Eastman Explosion 1960-list of deceased

Below is a listing of men who died as a result of the Eastman Explosion compiled by Pete Dykes in his booklet,  “The Day the Plant Exploded,” date unknown.

*Bernard C. Arnold- Employed at Eastman for 17 years.  Worked in the Acid Division.

*J.D. Byington, 50-With Eastman for 23 years in the S & M Division.

*Dr. A.J. Chadwell, 29-Worked in the Acid Division as a research chemist.

*J. Carl Cochran, 53-With Eastman for 26 years and worked in the Acid Division.

*R. Carl Cox, 59-Employed at Eastman for 20 years in the Acid Division.

*Cornelius Y. Depew, 36-Employed for 11 years in the Organic Chemicals Department.

*Usif Haney, 45-Worked for Eastman for 20 years. Haney was a chemist that was in charge of the aniline plant in the Organic Chemical Division.

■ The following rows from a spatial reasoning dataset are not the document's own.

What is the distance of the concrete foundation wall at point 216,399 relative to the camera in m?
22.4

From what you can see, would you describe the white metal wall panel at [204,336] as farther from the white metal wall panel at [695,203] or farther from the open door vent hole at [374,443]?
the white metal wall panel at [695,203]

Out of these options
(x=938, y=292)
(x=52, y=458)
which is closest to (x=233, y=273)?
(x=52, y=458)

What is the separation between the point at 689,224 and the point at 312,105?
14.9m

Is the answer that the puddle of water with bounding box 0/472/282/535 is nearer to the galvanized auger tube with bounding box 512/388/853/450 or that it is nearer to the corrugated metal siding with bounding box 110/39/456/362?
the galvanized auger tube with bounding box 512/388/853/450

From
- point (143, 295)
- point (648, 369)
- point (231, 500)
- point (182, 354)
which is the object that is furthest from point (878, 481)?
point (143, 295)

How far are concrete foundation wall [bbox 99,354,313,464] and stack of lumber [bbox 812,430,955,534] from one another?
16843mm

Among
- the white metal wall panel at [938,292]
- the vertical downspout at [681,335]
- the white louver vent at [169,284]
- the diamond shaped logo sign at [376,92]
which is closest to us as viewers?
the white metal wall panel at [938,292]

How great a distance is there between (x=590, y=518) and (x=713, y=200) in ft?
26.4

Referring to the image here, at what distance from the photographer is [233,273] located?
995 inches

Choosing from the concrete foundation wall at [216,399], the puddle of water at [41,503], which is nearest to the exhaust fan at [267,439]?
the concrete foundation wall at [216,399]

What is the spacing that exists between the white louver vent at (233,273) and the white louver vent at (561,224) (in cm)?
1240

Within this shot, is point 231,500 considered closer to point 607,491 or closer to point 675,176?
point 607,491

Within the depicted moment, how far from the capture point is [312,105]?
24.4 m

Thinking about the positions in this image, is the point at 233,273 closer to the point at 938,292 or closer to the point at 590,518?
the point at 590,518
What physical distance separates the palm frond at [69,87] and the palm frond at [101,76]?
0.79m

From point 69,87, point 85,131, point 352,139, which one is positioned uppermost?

*I.D.  Mullins,39-   Employed by Eastman for 20 years in the Acid Division.

*Manze Powers, 50-With Eastman for 17 years in the Shops and Maintenance Division.

*Ed O. Repass, 51-Worked in the Stores and Warehousing Division.

*James W. (Ott) Sage, Jr., 28-Employed for 7 years in the Acid Division.

*Jimmie W. Sanders, 27-Office Services Department

*Jess Ray Shell, 35-Organic Chemicals Division

*John W. Squibb, 44-Organic Chemicals Division for 18 years.

*Arthur H. Stevens, 44-Resident of Sullivan County for 30 years


3 thoughts on “Eastman Explosion 1960-list of deceased

  1. I can’t say I can relate to these people but I can say everyday at the Eastman I hope and pray nothing goes wrong I have a 8yr old daughter and wife I could only imagine the pain. And suffering it would cause if they lost me. In the marines we would never leave a brother behind I wanted the family’s to know that I still to this day pray for all those who lost their lives in this incident. And they are not forgotten eighther. I’m 29 don’t know everything but know that they served Eastman just as if they were in the services. And I respect them.

  2. I was in Knoxville attending The University of Tennessee. My Dad and my oldest brother worked at Eastman. Fortunately, my Dad (Arthur) was home sick on that day. He was the supervisor of the Electrical Maintenance Dept. and his office window faced the building where the explosion occurred. The steel frame window and the wire reinforced safety glass was imbeded in the wall behind his desk. Had he not been home he would have been there checking time cards. My brother, Jack, had finished work and just pulled into his driveway. His house was close by the plant. His car shook violently and his storm door entered the house, wrapping around the TV. My Dad often left his clothes at the back door so that the smell could be washed out (Aniline?). My career was in the rocket engine business. Early hypergolic propellants used analine and nitric acid. In my time we had switched to hydrazine and nitric acid.